Methods: Clinical records and magnetic resonance (MR) imaging findings were reviewed serially in 2144 inpatients (1211 men and 933 women) with acute ischemic stroke from 2007 to 2013. The prevalence and the clinicoradiological features were analyzed in DMI patients. Patients with extensive infarction in the brainstem or the posterior circulation area, and cerebral hernia were excluded.
Results: Ninety-five patients (47 men and 48 women) developed MI. Six patients (2 men and 4 women) had respiratory dysfunction. The prevalence of dyspnic MI was 6.3% (4.3% in men and 8.3% in women) in MI patients, and 0.3% (0.2 % in men and 0.4% in women) in cerebral infarction patients.
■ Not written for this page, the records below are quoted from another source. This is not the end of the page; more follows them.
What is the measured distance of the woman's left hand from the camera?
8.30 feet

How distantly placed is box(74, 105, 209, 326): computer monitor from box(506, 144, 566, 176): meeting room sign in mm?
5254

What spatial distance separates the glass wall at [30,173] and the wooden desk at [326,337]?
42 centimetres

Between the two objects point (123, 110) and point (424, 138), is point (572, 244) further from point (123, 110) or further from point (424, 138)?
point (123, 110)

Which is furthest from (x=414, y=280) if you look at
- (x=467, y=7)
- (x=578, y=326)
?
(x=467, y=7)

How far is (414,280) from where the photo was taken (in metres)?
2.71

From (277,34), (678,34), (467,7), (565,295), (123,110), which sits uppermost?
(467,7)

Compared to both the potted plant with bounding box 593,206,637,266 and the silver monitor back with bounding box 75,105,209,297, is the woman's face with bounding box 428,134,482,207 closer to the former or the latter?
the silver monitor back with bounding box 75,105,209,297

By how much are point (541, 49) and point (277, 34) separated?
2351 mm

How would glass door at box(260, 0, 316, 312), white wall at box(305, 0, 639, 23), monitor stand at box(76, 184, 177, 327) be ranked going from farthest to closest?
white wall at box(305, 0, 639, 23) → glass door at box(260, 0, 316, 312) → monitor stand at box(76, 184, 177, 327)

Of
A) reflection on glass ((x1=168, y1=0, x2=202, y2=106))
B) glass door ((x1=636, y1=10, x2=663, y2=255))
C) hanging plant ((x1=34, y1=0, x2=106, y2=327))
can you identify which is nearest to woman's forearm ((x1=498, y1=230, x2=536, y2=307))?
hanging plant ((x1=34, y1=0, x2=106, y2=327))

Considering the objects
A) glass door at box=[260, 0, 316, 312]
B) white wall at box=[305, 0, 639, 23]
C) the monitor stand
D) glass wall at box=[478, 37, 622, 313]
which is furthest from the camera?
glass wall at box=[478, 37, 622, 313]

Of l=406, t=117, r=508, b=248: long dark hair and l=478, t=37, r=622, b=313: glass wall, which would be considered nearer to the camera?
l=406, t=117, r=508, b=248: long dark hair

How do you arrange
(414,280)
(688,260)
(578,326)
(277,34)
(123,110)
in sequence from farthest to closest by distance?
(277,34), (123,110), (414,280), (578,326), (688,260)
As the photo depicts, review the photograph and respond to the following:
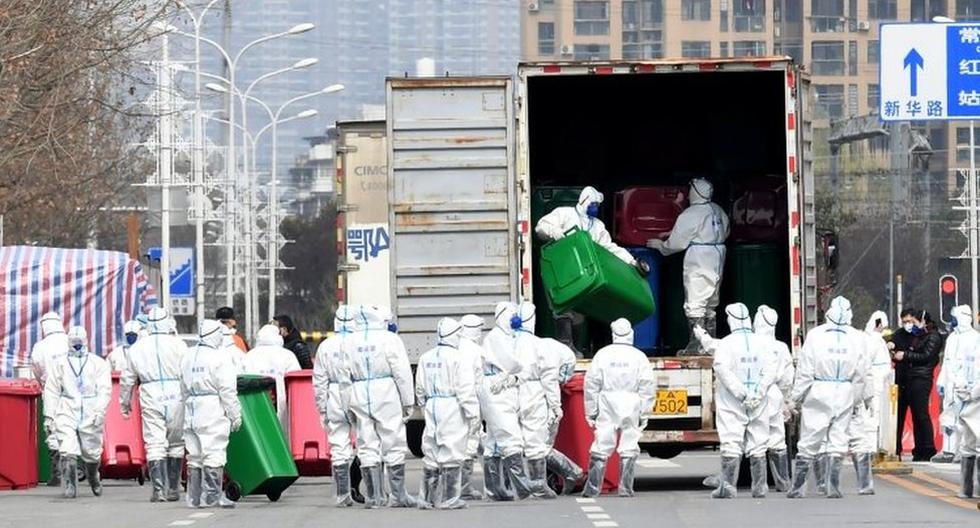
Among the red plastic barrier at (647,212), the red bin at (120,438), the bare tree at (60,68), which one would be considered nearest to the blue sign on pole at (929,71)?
the red plastic barrier at (647,212)

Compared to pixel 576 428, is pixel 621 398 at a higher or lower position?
higher

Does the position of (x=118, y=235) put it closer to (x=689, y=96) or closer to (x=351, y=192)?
(x=351, y=192)

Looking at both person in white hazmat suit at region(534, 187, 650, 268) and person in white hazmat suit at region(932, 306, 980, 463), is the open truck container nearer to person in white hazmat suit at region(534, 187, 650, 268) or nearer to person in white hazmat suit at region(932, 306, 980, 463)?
person in white hazmat suit at region(534, 187, 650, 268)

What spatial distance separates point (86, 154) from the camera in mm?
45938

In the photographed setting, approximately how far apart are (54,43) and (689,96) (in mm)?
8558

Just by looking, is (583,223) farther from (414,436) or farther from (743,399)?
(414,436)

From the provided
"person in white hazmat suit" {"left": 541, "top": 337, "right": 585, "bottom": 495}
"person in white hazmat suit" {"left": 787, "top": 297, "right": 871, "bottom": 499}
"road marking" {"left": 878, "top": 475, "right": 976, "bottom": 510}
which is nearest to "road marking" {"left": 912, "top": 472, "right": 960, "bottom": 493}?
"road marking" {"left": 878, "top": 475, "right": 976, "bottom": 510}

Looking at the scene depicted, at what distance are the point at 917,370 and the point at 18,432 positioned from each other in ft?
32.1

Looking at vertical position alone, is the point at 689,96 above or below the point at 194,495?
above

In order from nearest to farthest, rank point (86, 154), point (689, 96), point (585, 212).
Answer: point (585, 212)
point (689, 96)
point (86, 154)

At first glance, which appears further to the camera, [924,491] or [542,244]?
[542,244]

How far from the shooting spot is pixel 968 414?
817 inches

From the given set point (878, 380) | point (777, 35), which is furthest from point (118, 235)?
point (878, 380)

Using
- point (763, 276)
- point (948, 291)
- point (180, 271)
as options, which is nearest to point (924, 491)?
point (763, 276)
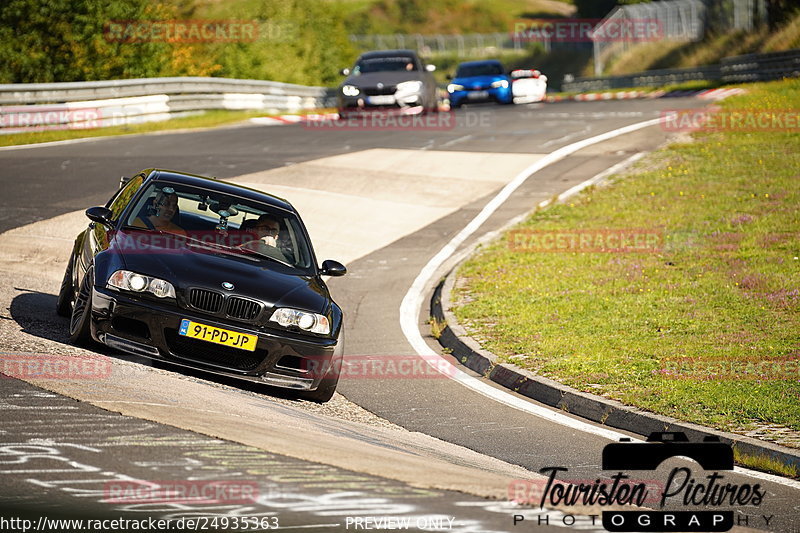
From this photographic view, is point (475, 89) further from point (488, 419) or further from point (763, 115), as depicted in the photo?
point (488, 419)

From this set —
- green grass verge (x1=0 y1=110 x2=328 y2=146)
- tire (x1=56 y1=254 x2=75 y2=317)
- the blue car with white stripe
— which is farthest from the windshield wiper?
the blue car with white stripe

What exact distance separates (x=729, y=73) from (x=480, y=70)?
1139cm

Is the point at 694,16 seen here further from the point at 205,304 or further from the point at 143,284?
the point at 143,284

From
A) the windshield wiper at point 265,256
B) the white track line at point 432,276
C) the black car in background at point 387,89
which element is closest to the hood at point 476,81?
the black car in background at point 387,89

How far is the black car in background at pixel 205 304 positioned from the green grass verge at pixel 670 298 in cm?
245

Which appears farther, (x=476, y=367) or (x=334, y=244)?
(x=334, y=244)

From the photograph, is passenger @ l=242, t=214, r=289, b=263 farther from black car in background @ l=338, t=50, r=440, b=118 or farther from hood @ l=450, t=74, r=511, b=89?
hood @ l=450, t=74, r=511, b=89

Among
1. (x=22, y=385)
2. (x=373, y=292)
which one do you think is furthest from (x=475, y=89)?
(x=22, y=385)

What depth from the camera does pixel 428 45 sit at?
9212 centimetres

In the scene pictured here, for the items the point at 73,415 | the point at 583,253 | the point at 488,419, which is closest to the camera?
the point at 73,415

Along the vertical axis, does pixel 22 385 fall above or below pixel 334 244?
above

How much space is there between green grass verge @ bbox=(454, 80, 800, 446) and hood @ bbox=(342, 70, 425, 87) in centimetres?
917

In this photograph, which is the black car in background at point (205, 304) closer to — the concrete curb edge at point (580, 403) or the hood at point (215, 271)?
the hood at point (215, 271)

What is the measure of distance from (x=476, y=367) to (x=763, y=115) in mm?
18764
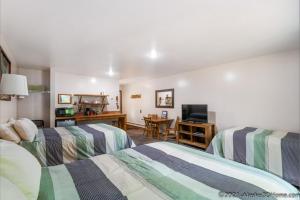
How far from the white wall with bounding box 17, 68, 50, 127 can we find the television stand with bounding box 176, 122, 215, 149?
4.05m

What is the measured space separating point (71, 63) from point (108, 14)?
8.71 feet

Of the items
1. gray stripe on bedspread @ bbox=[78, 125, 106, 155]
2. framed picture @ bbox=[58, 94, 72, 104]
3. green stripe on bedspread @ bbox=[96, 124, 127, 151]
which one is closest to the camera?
gray stripe on bedspread @ bbox=[78, 125, 106, 155]

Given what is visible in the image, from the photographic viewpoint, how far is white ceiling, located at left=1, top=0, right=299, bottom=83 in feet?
5.39

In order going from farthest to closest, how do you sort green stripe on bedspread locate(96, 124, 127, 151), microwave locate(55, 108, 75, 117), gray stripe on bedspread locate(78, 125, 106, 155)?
microwave locate(55, 108, 75, 117) → green stripe on bedspread locate(96, 124, 127, 151) → gray stripe on bedspread locate(78, 125, 106, 155)

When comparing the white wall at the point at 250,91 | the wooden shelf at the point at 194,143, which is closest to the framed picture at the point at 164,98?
the white wall at the point at 250,91

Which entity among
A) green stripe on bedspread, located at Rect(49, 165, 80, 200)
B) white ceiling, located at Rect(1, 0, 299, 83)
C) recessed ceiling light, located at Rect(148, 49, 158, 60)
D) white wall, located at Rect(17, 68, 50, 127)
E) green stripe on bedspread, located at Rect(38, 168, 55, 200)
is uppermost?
white ceiling, located at Rect(1, 0, 299, 83)

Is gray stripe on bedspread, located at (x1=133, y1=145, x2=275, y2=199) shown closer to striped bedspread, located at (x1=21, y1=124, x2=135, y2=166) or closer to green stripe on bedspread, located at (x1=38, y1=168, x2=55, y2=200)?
green stripe on bedspread, located at (x1=38, y1=168, x2=55, y2=200)

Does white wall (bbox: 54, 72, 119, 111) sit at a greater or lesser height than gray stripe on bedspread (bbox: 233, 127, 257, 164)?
greater

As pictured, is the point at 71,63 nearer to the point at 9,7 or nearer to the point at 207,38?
the point at 9,7

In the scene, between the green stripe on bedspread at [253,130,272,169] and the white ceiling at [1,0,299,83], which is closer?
the white ceiling at [1,0,299,83]

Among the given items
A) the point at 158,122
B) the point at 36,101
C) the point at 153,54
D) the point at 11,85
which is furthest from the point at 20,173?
the point at 36,101

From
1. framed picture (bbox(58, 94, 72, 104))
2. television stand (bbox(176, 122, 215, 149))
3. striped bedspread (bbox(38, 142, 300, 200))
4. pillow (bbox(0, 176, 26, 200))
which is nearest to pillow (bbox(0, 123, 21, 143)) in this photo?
striped bedspread (bbox(38, 142, 300, 200))

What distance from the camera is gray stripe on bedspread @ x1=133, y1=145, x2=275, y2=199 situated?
1039 millimetres

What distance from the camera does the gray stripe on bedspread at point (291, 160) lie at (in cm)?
222
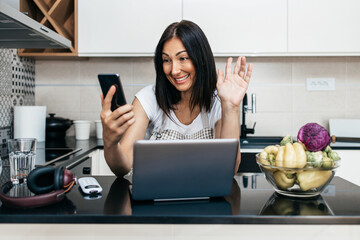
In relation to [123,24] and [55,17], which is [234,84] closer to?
[123,24]

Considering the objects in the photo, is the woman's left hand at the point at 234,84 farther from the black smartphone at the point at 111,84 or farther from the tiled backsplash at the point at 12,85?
the tiled backsplash at the point at 12,85

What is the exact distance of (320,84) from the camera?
2.54 m

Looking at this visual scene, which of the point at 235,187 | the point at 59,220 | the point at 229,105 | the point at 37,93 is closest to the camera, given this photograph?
the point at 59,220

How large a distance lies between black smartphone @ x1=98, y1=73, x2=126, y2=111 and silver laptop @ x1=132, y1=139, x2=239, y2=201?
0.17 meters

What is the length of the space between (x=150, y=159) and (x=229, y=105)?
551 millimetres

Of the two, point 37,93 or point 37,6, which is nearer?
point 37,6

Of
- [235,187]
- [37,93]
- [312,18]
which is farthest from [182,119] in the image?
[37,93]

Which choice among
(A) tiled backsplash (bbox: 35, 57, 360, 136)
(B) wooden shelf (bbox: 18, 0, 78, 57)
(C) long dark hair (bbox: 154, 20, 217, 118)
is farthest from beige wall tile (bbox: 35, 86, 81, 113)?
(C) long dark hair (bbox: 154, 20, 217, 118)

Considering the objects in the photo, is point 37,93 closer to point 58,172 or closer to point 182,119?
point 182,119

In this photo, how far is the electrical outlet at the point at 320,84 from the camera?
8.33ft

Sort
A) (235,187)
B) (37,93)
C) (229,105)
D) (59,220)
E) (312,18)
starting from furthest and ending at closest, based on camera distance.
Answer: (37,93) → (312,18) → (229,105) → (235,187) → (59,220)

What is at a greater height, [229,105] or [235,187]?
[229,105]

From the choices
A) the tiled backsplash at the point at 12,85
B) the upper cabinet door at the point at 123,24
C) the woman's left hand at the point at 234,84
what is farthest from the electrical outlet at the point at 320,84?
the tiled backsplash at the point at 12,85

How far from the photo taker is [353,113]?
2.54 metres
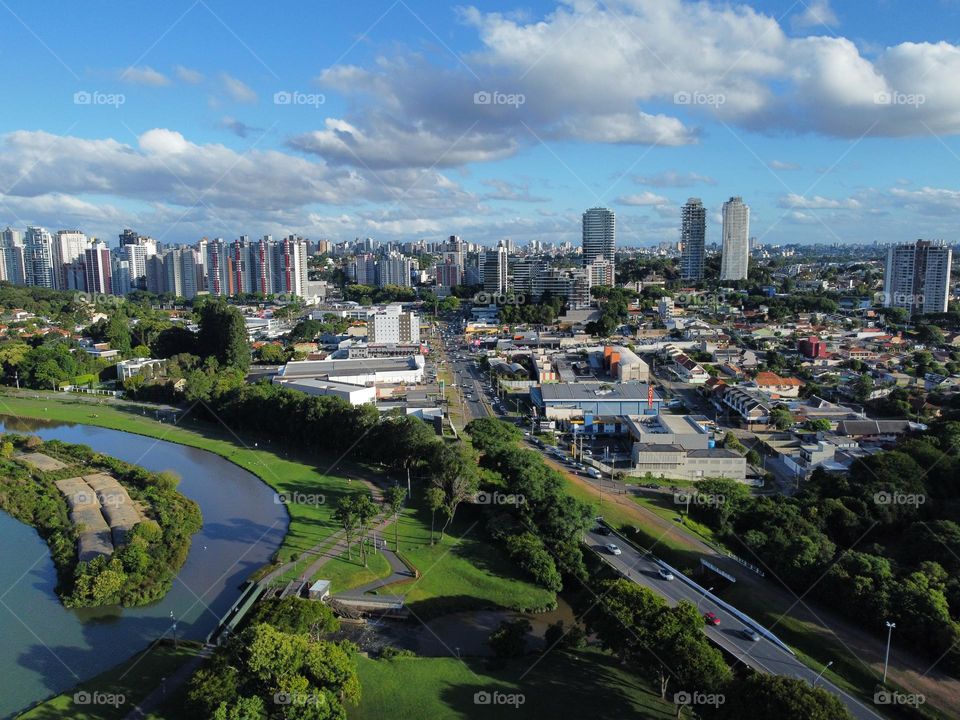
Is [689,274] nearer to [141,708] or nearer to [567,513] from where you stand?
[567,513]

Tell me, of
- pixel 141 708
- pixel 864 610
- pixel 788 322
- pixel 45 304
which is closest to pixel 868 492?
pixel 864 610
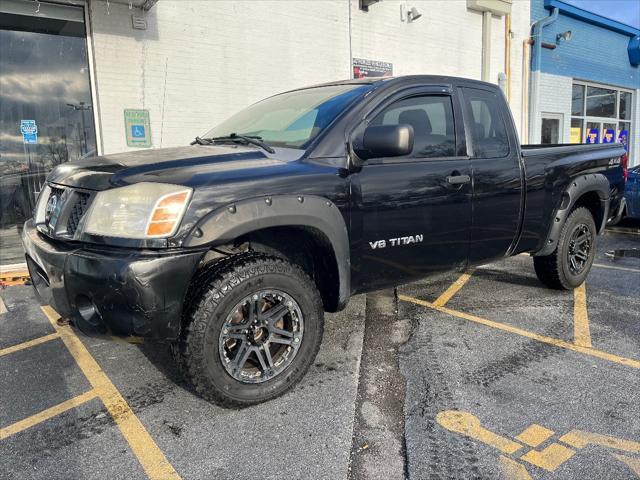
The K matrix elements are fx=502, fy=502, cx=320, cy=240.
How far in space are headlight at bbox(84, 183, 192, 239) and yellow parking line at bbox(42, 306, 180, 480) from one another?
1053mm

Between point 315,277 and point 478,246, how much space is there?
4.54ft

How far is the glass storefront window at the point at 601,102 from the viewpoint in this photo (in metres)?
15.6

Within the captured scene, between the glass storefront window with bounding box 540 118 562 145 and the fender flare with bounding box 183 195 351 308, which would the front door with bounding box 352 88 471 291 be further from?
the glass storefront window with bounding box 540 118 562 145

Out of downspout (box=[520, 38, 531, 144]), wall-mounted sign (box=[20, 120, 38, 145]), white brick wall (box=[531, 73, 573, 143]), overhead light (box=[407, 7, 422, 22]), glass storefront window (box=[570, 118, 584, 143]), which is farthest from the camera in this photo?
glass storefront window (box=[570, 118, 584, 143])

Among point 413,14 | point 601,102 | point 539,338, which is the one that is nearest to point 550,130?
point 601,102

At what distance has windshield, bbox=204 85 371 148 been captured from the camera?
323 centimetres

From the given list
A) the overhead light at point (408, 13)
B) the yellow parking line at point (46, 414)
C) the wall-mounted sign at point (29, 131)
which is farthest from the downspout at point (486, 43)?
the yellow parking line at point (46, 414)

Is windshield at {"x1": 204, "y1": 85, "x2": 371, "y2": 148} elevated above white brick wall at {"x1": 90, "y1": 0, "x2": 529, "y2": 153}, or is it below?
below

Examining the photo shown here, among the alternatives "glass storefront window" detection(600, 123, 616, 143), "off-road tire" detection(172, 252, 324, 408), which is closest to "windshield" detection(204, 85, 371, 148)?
"off-road tire" detection(172, 252, 324, 408)

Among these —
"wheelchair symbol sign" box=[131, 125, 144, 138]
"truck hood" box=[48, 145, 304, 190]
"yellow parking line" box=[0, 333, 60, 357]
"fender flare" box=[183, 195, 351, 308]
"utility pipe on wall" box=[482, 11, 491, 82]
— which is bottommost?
"yellow parking line" box=[0, 333, 60, 357]

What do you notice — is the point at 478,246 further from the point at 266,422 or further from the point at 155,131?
the point at 155,131

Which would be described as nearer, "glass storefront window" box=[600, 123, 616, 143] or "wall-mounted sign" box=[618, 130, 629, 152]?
"glass storefront window" box=[600, 123, 616, 143]

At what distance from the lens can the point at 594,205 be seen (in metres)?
5.11

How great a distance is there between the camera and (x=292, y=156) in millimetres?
2990
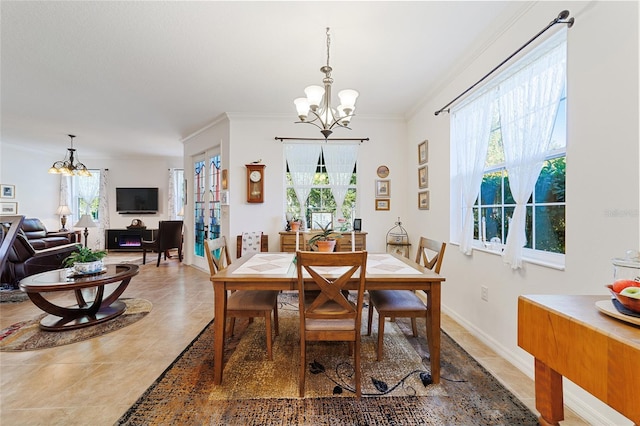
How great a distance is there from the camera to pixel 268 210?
13.4ft

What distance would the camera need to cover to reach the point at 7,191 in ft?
19.0

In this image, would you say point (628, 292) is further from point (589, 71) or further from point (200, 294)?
point (200, 294)

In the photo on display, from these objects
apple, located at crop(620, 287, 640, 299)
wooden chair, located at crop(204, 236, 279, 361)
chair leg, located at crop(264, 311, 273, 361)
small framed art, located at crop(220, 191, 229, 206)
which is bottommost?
chair leg, located at crop(264, 311, 273, 361)

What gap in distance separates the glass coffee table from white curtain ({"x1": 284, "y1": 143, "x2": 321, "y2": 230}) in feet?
7.96

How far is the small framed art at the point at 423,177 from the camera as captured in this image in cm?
333

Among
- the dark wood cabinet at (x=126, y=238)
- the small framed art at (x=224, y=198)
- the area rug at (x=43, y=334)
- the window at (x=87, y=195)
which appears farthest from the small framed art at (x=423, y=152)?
the window at (x=87, y=195)

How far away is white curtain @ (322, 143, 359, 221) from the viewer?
413 centimetres

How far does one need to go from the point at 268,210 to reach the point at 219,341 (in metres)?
2.56

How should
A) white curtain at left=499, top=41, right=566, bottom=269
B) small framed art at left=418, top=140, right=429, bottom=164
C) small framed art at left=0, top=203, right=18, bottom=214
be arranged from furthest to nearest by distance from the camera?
small framed art at left=0, top=203, right=18, bottom=214
small framed art at left=418, top=140, right=429, bottom=164
white curtain at left=499, top=41, right=566, bottom=269

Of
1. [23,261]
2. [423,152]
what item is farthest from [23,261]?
[423,152]

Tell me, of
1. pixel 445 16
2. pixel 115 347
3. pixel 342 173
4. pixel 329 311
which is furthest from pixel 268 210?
pixel 445 16

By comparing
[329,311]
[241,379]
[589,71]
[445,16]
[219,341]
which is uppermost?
[445,16]

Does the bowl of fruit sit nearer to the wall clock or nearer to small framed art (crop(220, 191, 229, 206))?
the wall clock

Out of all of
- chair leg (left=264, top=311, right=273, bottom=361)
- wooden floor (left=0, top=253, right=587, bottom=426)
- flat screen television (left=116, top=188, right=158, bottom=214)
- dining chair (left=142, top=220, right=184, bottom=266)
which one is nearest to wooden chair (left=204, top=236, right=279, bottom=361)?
chair leg (left=264, top=311, right=273, bottom=361)
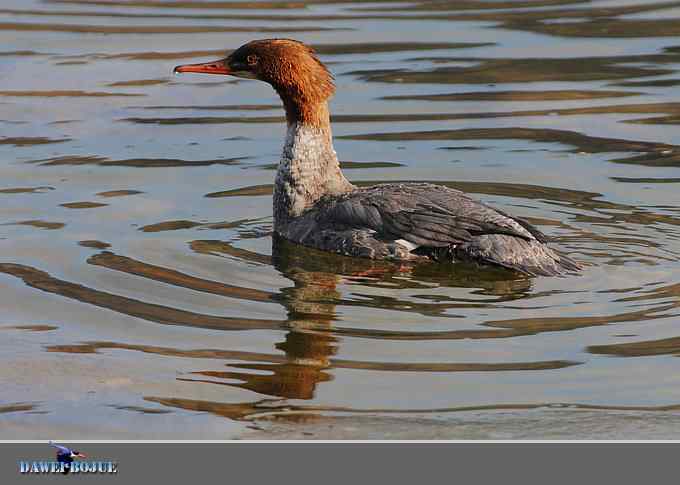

Neurological examination revealed cough syncope after hiccup, circulatory failure, bulbar palsy, sensory deficits or dysuria in dyspnic MI patients. The prognosis was poor in 4 patients, and recovered in each one patient with and without intervention. The mean age (SD) was 70.0 (22.0) years. MR imaging disclosed three types of lesion topography: 1) the bilateral medial and the right tegmental lesions in the upper and the middle medulla oblongata, 2) the right-predominant extensive lesions in the lower medulla oblongata, and 3) the left lateral and tegmental lesions in the lower medulla oblongata. MR angiography and cerebral angiography showed severe degree of atherosclerotic changes, dural arteriovenous fistula or dissection in the vertebral artery.
Conclusion: The present study indicated that the prevalence of dyspneic MI was 0.3% among patients with ischemic stroke and 6.3% among MI patients. The symptomatic profile suggested cough, hiccup and additional damages of the urinary center and the circulatory center near the respiratory center in the medulla oblongata. The pathognomonic lesions were found unilaterally or bilaterally in the distinct medullary territory, including the medullary tegmentum. Arteriosclerosis, arterial dissection and vascular malformation of the vertebral artery could play a crucial role in the pathogenesis of the distinct lesion topography.